## RECORDED INFORMATION
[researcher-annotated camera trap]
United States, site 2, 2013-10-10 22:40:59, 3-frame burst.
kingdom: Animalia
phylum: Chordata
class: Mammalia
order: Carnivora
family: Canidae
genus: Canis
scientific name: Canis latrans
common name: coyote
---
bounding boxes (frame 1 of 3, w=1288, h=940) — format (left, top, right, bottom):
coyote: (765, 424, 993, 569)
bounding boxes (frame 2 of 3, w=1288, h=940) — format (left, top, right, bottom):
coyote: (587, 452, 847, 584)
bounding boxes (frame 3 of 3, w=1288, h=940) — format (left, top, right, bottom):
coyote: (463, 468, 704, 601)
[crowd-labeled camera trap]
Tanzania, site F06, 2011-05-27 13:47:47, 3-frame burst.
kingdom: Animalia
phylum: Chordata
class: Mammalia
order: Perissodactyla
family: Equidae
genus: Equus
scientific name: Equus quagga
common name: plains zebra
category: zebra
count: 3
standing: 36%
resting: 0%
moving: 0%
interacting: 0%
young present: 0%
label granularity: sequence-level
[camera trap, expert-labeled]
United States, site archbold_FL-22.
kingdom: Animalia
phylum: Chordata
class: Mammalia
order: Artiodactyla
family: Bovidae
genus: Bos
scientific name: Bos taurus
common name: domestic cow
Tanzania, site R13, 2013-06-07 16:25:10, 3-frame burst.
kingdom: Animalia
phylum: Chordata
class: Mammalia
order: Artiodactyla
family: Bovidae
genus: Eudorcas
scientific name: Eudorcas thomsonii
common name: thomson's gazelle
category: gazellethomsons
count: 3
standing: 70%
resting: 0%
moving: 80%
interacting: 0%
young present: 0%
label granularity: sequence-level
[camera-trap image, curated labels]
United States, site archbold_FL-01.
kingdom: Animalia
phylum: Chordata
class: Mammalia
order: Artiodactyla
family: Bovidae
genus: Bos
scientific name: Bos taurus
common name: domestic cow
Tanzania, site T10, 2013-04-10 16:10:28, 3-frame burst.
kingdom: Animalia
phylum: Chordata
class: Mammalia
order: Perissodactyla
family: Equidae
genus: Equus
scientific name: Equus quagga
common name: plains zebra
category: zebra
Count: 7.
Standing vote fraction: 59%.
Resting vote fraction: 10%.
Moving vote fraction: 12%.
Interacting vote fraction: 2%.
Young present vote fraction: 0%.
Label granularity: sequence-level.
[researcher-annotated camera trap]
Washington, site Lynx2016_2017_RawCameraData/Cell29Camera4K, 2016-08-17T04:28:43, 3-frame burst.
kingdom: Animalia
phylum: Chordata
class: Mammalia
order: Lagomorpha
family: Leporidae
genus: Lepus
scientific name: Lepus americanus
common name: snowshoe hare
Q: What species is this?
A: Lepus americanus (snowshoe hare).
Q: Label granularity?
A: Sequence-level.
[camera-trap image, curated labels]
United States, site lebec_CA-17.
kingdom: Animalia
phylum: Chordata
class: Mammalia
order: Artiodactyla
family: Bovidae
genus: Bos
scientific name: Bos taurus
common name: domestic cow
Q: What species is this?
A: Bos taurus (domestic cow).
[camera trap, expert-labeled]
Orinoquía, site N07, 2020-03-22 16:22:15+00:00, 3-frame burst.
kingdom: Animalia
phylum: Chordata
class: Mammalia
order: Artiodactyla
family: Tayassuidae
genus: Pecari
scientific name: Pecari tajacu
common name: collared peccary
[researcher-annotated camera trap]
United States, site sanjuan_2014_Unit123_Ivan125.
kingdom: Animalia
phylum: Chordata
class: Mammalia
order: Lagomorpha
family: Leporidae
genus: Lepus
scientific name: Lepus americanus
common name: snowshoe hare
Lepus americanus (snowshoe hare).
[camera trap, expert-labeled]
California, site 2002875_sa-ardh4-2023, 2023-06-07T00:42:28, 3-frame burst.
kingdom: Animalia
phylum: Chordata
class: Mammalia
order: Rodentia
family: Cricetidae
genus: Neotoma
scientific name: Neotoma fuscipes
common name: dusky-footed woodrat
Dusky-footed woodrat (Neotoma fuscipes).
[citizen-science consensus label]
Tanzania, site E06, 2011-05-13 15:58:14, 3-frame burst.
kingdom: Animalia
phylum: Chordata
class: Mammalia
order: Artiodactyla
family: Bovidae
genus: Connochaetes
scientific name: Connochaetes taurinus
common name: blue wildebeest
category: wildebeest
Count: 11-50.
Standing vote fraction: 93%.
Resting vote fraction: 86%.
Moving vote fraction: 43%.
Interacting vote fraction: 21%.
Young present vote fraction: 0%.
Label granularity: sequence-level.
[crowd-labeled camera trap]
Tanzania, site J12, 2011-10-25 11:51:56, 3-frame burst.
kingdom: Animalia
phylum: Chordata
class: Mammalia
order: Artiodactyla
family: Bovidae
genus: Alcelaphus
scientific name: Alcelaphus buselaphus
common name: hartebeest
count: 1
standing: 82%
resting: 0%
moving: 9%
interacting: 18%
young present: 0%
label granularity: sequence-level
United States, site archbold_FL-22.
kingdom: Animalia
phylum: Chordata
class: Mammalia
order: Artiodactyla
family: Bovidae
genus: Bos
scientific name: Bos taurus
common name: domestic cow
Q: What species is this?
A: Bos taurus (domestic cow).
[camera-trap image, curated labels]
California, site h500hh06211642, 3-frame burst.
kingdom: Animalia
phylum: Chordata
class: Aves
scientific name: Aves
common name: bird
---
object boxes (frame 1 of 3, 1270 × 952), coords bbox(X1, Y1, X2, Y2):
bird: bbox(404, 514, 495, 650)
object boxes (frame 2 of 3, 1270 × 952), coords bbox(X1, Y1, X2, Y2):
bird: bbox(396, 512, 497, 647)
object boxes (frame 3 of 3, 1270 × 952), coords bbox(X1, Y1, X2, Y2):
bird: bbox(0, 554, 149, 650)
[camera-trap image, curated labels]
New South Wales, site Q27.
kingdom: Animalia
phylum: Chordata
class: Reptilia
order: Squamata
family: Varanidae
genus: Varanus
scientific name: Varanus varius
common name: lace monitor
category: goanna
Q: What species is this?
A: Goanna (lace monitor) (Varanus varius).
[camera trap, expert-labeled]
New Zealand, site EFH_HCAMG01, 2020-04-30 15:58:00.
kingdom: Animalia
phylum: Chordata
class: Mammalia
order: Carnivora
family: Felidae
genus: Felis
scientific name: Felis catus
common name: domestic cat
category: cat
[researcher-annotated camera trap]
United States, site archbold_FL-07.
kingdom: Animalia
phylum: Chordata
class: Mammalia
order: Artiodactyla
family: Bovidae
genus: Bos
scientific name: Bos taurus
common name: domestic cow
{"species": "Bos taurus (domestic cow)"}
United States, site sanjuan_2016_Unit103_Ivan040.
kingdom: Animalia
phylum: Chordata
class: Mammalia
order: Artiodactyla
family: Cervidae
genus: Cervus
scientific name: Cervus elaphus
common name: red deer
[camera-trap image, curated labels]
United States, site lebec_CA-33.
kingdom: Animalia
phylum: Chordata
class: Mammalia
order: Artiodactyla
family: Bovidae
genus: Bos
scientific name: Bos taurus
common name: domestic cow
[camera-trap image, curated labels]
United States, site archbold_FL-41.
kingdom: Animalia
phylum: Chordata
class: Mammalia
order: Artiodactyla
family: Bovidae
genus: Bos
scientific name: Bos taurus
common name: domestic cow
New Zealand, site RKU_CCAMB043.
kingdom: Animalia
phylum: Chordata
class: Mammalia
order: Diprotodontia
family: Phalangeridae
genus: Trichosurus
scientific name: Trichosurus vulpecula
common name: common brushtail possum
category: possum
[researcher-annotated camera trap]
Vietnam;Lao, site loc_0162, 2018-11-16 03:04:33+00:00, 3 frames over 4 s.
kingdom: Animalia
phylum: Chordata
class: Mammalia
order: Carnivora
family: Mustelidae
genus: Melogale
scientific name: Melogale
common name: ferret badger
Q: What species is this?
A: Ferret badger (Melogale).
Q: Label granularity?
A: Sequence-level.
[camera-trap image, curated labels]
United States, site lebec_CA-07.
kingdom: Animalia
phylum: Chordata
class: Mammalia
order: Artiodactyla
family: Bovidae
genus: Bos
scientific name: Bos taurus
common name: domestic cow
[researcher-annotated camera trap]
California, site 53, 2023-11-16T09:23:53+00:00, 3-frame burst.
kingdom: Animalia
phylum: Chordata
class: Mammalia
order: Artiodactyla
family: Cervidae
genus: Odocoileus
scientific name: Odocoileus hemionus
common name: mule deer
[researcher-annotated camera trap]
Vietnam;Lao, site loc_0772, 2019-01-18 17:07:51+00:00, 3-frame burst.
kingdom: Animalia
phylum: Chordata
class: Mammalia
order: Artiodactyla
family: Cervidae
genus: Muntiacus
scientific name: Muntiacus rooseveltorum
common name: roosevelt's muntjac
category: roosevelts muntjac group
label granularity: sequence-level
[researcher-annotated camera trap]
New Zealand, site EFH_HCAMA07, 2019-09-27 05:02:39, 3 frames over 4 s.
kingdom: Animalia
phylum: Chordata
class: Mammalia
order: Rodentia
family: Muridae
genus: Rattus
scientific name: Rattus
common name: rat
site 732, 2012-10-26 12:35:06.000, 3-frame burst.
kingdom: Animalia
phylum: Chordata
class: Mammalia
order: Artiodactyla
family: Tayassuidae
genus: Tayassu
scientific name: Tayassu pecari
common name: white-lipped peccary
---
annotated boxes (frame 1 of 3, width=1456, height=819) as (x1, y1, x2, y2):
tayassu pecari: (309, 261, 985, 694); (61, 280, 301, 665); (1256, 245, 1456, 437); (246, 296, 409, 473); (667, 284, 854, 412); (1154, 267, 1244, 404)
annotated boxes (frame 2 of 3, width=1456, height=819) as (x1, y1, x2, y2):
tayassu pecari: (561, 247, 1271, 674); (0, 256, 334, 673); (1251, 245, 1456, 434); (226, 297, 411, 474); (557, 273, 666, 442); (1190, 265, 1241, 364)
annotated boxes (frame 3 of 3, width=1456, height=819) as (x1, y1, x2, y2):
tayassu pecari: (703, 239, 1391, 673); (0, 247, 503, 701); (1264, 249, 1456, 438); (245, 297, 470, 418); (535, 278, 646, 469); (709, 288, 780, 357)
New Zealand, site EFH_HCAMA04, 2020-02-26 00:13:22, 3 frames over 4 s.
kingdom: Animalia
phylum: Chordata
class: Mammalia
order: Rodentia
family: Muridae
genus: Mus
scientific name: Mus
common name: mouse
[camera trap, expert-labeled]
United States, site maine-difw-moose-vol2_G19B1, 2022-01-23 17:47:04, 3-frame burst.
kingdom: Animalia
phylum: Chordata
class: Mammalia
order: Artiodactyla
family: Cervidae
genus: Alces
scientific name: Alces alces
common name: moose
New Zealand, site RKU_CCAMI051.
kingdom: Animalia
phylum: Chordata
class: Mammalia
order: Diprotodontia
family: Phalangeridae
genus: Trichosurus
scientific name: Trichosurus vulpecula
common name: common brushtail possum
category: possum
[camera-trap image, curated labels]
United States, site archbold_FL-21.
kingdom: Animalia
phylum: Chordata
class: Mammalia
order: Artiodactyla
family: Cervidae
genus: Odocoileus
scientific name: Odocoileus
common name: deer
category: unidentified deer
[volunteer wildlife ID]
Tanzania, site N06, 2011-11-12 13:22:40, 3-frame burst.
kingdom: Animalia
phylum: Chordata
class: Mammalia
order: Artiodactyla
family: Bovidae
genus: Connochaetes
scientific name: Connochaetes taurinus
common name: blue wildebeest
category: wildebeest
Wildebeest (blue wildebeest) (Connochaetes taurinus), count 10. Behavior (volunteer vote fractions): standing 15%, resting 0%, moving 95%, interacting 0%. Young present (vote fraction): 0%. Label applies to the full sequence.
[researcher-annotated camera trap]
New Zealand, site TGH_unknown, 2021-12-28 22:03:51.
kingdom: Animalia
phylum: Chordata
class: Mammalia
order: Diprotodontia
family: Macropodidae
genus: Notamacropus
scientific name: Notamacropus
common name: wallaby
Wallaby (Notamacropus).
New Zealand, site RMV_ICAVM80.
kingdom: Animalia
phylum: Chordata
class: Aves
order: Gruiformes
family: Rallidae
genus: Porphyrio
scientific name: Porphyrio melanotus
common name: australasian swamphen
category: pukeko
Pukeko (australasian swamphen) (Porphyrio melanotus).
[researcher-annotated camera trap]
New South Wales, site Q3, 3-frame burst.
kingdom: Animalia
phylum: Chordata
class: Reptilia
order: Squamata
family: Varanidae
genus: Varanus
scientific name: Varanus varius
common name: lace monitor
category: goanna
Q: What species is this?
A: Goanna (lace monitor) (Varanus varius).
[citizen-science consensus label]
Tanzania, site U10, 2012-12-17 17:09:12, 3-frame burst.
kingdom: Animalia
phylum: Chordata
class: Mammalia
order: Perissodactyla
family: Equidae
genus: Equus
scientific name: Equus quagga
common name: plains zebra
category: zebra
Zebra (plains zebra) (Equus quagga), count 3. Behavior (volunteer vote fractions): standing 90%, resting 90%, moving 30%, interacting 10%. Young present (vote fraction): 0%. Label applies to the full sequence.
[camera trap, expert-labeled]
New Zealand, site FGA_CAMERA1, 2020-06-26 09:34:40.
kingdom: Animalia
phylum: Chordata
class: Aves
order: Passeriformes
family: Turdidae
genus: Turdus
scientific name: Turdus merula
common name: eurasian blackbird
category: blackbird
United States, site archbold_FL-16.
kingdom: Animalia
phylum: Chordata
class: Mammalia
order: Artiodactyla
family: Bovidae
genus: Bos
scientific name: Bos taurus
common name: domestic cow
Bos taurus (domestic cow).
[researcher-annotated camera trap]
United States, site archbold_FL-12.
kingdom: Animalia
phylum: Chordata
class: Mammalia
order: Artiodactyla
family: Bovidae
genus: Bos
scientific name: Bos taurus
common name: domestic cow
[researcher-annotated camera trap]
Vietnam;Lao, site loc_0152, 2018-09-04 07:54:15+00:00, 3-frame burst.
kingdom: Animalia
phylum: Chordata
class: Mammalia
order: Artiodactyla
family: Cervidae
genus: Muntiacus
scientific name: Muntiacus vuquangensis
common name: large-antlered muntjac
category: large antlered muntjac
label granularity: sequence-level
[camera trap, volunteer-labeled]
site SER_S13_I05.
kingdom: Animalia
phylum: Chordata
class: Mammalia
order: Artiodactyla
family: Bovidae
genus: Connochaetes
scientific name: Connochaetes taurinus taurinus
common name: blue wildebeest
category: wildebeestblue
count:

## DIRECTIONS FOR THIS TASK
Both end lines included, restate word for word the lines above from the line with "category: blackbird" to the line with "Vietnam;Lao, site loc_0152, 2018-09-04", and nothing else.

## EXERCISE SOLUTION
category: blackbird
United States, site archbold_FL-16.
kingdom: Animalia
phylum: Chordata
class: Mammalia
order: Artiodactyla
family: Bovidae
genus: Bos
scientific name: Bos taurus
common name: domestic cow
Bos taurus (domestic cow).
[researcher-annotated camera trap]
United States, site archbold_FL-12.
kingdom: Animalia
phylum: Chordata
class: Mammalia
order: Artiodactyla
family: Bovidae
genus: Bos
scientific name: Bos taurus
common name: domestic cow
[researcher-annotated camera trap]
Vietnam;Lao, site loc_0152, 2018-09-04 07:54:15+00:00, 3-frame burst.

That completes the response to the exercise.